Google coś tam mówi, że to procesor, tylko mnie nie załamcie, nie mam już kasy na wymianę procesora :(

Proszę o jakąś optymistyczną wiadomość :)

----------

## mbar

optymistyczna wiadomosc jest taka, ze masz poje..ne CFLAGS, ustaw jakieś normalne i przekompiluj world.

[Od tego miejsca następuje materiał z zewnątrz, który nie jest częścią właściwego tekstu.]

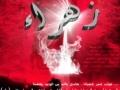 Ya Zahra farsi Latmiya - Farsi
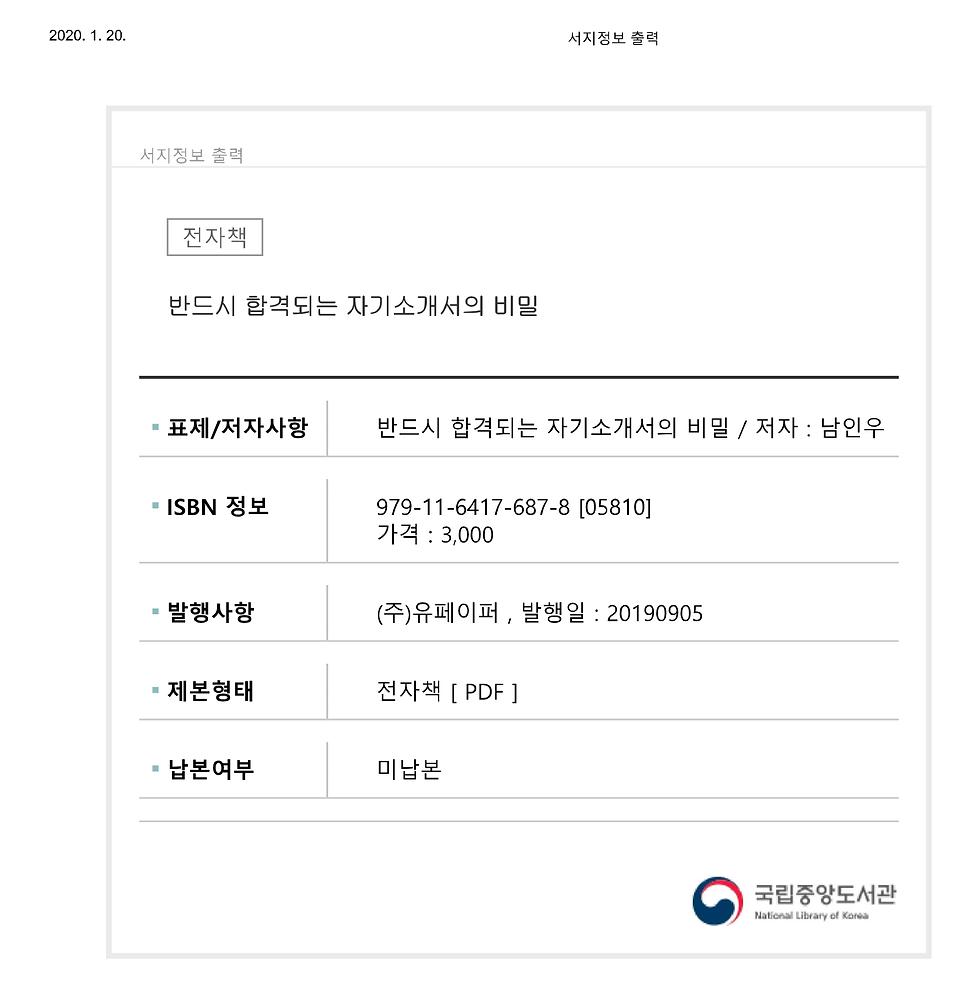 저작권,반드시 합격되는 자기소개서의 비밀,구글 주요뉴스 등재,남인우,교수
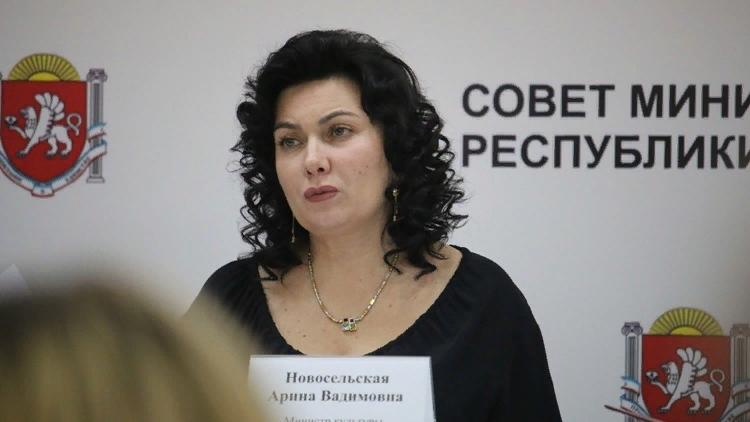 «Вы чего там? Арина Вадимовна, вообще, что ли?» — возмутился Сергей Аксёнов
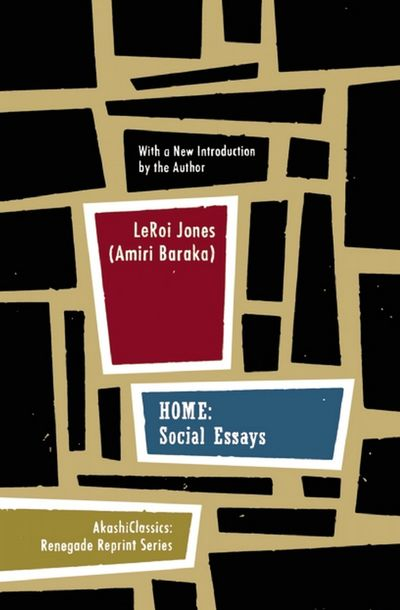 Buy Home at Amazon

poza tym problemem może być kernel, spróbuj to samo na jakimś livecd. może też partycja uległa uszkodzeniu? wiatrak się zepsuł?

----------

## kacper

 *mbar wrote:*   

> 
> 
> optymistyczna wiadomosc jest taka, ze masz poje..ne CFLAGS, ustaw jakieś normalne i przekompiluj world.
> 
> 

 

Ok, możesz powiedzieć co w nich jest złego? Prawdę mówiąc dawno do nich nie zaglądałem, ale kiedyś na forum mówili/pisali, że są ok :)

 *mbar wrote:*   

> 
> 
> poza tym problemem może być kernel, spróbuj to samo na jakimś livecd. może też partycja uległa uszkodzeniu? wiatrak się zepsuł?
> 
> 

 

Ok, jeszcze dziś sprawdzę na knoppixie, mam nadzieje, że on ma narzędzia do dmcrypta :) A jak sprawdzić czy partycja mogła ulec uszkodzeniu? Czy fsck można użyć na zaszyfrowanej partycji? Który wiatrak? na procesorze? Dziś wymieniłem go razem z coolerem, problem występuje od dwóch dni, właśnie pierwsze podejrzenia poszły na wiatrak na procku, ale niestety jest to samo.

----------

## kacper

Problem właściwie sam się rozwiązał, otóż po jakimś czasie, czyli koło godziny 00:30 zaczęło się normalnie kopiować bez zawieszania komputera z w/w komunikatem. Na 99% jest to problem chłodzenia, niestety jeszcze nie wiem czego dokładnie, ale do tego dojdę :)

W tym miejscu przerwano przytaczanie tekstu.